The mausoleum originally had a funerary pagoda made from brick and stone slabs, in addition to a tumulus. Only the pagoda's foundations remain, which show that it was originally square, measuring 5.50x5.65 m. Below the funerary pagoda and tumulus, the princess' burial comprised an entry passage, tomb entrance, internal passage, and burial chamber. The burial chamber is underground, and was excavated in October 1980. The burial chamber measured 2.10x3.10 m and was built from bricks, with stone slabs forming the roof. The mounds of earth lined with stones demonstrate the continuance of Goguryeo-style tomb but the formal clothing shows Tang style, which implies that Balhae actively accepted the Tang culture. There were originally 12 murals depicting people on the rear walls of the internal passage and north, east, and west walls of the burial chamber. The chamber is surrounded by four murals on each wall, depicting thirteen people in action, such as warriors (3), chamber attendants, musicians, and maids, wearing red, blue, yellow, purple, and brown robes. The murals displayed the image of the Balhae people in its completeness for the first time.

The burial chamber contains a 1.05-metre tall, 0.58-metre width × 0.26-m depth mugui-shaped (土圭) complete and unbroken granite epitaph, on which 728 Chinese characters, in the Regular Script style, are inscribed in 18 horizontal lines. The epitaph is of a typical combined written form, which contained both the chronological writings of the Princess' whole life and the remembrance writings which displayed the praise and remembrance for the Princess. The Balhae scholar author of this epitaph was highly learned in the traditional Chinese literature, as reflected in the use of poetic lines modeled upon poets of the early Tang dynasty.

===Interments===
The epitaph explains that Princess Chŏnghyo is the fourth daughter of King Mun, the third ruler of Balhae and a younger sister of Princess Jeonghye (貞惠公主). The epitaph shows that Balhae considered its ruler as an emperor equivalent to that of the Tang dynasty.

The epitaph also recorded that the Princess died on Monday, 6 July 792, during the fifty-sixth year of the Daeheung era. She was accompanied in the burial at Ran Valley (染谷) in Xi Yuan (西原 or Western Plains) in the winter of 809 (已卯) (western Gregorian solar calendar Monday, 11 January 810, Chinese lunar calendar 28th day of the 11th month). She was given the posthumous name "Chŏnghyo" to qualify her as virtuous and filial. She was likely a horse-rider, as the remains of a horse were found in the chamber. The epitaph recorded the year of death as 792. This corrected previous works such as Jin Yufu's (金毓黻) Book of the Balhae Kingdom (渤海國志長編), which recorded 793 instead.

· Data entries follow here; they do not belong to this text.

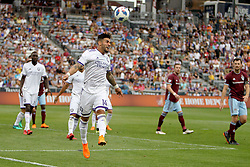 April 29, 2018 - Commerce City, Colorado - Orlando City SC forward Dom Dwyer (14) sends a header out of bounds in the second half of action in the MLS soccer game between Orlando City SC and the Colorado Rapids at Dick's Sporting Goods Park in Commerce City, Colorado (Credit Image: © Carl Auer via ZUMA Wire)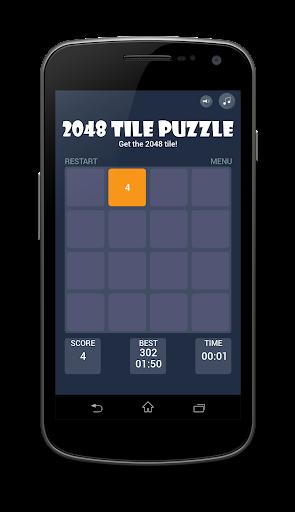 限時免費| App情報誌2.0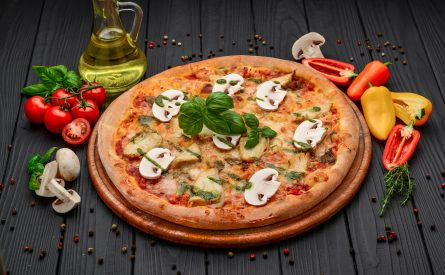 Піца Pollo-Pesto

The skeletal remains were scattered all over the chamber when discovered by archaeologists, due to previous looting. However, the looters missed several golden and copper items, jewelry, pottery, and figurines. The gold ornament depicting a three stranded bird's wing is a piece of evidence demonstrating how Balhae was inherited of Goguryeo's crowns. Reconstruction showed that the bones belong to a woman, presumably the princess; but there is also a male, possibly an attendant or child. But family ancestry records do state that the princess married and had a daughter who was born in 782 but died in 787.